TASKS —
1) Transcribe the passage on Cambodian Rocks between "Cambodian Rocks is" and "output has survived.", inclusive.
2) According to the passage on Cambodian Rocks, in what year did the Parallel World label release the compilation?
3) The passage on Cambodian Rocks gives reasons why artists posed a threat to the Khmer Rouge regime. List every one.

SELECTED PASSAGE —

((

Cambodian Rocks is a compilation of 22 uncredited, untitled Cambodian psychedelic and garage rock songs from the late 1960s and early 1970s. When the tracks were recorded, musicians in the thriving music scene were combining Western rock and pop genres with their own styles and techniques. When the Khmer Rouge came to power in 1975, artists were among those viewed as a threat to the regime's agrarian socialist vision, and several of the performers on the album are believed to have been among those killed during the ensuing Cambodian Genocide of 1975-1979. Little information about them or their creative output has survived.

The compilation was assembled from cassette tapes purchased by an American tourist in 1994 and released on the Parallel World label in 1996. The album has been lauded for its music as well as its historical and cultural significance, though the label has been criticized for reissuing it years later without working to identify those involved. Through collaboration on the Internet, the songs have all been identified. In 2015 a documentary film about Cambodian music was released, inspired by Cambodian Rocks.

In the years before the Khmer Rouge came to power in 1975, Cambodia had a flourishing music scene. Particularly in Phnom Penh, artists were combining traditional and native styles with those from the West.

The Khmer Rouge regime, led by Pol Pot, wanted to return the nation of Cambodia to an idyllic notion of the past by implementing a radical form of agrarian socialism while simultaneously shunning outside aid and influence. In order to build and protect their utopian goals, the regime perceived enmity in anyone tied to the previous Cambodian governments, ethnic and religious minorities, intellectuals, and members of certain professions. Artists posed a threat due to their own influence on culture, incompatibility with an agrarian lifestyle, or exhibiting foreign influence. Between 1975 and 1979, about 2 million people (25% of the country's population) were killed during the ensuing Cambodian Genocide. Several of the artists on Cambodian Rocks are thought to have been among those killed, and information about them destroyed along with much of their creative output.

))

EXTRACTED RECORDS —
((

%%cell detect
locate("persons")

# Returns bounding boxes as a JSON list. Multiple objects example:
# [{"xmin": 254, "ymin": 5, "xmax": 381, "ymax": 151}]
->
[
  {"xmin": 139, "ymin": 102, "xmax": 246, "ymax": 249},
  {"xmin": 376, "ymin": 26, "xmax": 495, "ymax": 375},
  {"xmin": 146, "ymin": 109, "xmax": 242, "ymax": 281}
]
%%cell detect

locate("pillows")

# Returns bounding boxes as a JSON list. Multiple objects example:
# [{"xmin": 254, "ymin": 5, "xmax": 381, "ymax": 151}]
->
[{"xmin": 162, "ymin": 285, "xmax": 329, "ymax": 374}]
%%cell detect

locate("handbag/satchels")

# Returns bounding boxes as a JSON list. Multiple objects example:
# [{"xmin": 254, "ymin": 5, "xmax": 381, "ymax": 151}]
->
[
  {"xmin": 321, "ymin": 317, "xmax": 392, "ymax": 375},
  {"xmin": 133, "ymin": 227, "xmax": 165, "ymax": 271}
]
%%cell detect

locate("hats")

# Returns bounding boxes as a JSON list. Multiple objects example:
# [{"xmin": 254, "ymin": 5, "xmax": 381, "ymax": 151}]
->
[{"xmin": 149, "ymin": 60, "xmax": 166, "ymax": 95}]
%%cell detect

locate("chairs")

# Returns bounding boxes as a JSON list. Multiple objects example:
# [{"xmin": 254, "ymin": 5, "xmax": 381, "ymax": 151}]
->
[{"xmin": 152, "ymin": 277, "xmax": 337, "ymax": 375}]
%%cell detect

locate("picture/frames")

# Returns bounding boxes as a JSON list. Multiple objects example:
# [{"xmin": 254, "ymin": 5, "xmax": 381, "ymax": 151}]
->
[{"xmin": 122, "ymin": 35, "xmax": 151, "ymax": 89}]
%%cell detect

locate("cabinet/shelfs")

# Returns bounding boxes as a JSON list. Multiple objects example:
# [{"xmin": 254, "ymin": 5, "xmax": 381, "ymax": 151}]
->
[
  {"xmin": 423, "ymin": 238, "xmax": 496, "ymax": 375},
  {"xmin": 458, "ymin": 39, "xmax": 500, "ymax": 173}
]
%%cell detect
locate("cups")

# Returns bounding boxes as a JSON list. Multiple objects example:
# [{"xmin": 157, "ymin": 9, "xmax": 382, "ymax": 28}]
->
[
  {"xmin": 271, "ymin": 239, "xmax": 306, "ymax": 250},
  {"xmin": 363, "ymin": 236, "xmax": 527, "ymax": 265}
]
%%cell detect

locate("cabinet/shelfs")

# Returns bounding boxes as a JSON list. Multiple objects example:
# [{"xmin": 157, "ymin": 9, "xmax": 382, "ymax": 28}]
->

))

SOLUTION LIST —
1)
Cambodian Rocks is a compilation of 22 uncredited, untitled Cambodian psychedelic and garage rock songs from the late 1960s and early 1970s. When the tracks were recorded, musicians in the thriving music scene were combining Western rock and pop genres with their own styles and techniques. When the Khmer Rouge came to power in 1975, artists were among those viewed as a threat to the regime's agrarian socialist vision, and several of the performers on the album are believed to have been among those killed during the ensuing Cambodian Genocide of 1975-1979. Little information about them or their creative output has survived.

2) 1996

3)
- Their own influence on culture
- Incompatibility with an agrarian lifestyle
- Exhibiting foreign influence